• _Work to do_: How many lines of the records below contain the word "does"? Reply with the number only.

• _Recorded data_:
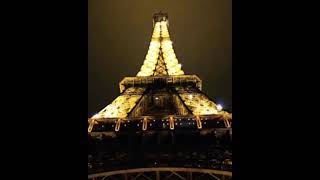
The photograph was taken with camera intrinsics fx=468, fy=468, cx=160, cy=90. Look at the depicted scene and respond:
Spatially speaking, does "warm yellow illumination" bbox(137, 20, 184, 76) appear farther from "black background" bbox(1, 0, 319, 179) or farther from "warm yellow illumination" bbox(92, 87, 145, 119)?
"black background" bbox(1, 0, 319, 179)

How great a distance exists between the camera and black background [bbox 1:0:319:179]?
2.40m

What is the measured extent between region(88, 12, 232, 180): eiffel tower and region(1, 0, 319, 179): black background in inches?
402

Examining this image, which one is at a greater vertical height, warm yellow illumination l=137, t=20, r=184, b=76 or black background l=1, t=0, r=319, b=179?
warm yellow illumination l=137, t=20, r=184, b=76

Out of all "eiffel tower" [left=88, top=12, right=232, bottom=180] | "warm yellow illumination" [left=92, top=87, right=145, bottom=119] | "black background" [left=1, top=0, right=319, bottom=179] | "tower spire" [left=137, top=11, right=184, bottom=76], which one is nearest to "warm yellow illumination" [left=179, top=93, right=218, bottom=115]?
A: "eiffel tower" [left=88, top=12, right=232, bottom=180]

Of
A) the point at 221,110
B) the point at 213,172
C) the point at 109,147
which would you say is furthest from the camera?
the point at 221,110

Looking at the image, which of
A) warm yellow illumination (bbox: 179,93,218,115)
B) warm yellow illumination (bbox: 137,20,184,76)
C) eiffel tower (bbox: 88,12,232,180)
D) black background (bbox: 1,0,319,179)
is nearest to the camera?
black background (bbox: 1,0,319,179)
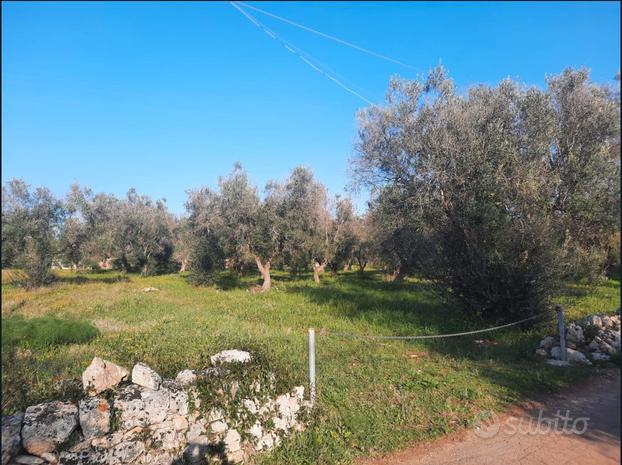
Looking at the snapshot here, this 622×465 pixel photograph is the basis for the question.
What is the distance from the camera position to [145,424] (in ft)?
13.1

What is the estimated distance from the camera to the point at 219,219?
26125 mm

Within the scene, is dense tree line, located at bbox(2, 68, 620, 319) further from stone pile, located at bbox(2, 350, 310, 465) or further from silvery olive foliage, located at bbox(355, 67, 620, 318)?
stone pile, located at bbox(2, 350, 310, 465)

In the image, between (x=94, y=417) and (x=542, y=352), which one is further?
(x=542, y=352)

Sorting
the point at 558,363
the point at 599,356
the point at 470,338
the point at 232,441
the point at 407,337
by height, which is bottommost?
the point at 232,441

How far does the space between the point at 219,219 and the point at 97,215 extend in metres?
13.9

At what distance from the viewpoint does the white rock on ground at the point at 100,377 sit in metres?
4.17

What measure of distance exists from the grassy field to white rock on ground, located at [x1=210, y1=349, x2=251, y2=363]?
0.20m

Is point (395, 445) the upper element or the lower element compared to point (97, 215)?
lower

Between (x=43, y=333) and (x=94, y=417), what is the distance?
214 inches

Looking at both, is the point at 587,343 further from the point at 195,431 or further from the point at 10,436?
the point at 10,436

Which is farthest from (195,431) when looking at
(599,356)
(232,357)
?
(599,356)

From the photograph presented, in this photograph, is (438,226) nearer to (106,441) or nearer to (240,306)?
(240,306)

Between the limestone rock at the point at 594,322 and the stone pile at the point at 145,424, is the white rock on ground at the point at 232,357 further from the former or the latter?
the limestone rock at the point at 594,322

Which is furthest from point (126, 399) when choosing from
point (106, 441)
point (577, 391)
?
point (577, 391)
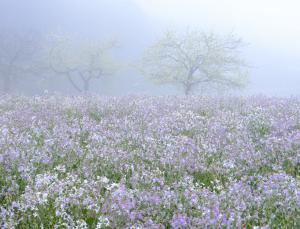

• _The solution_: 3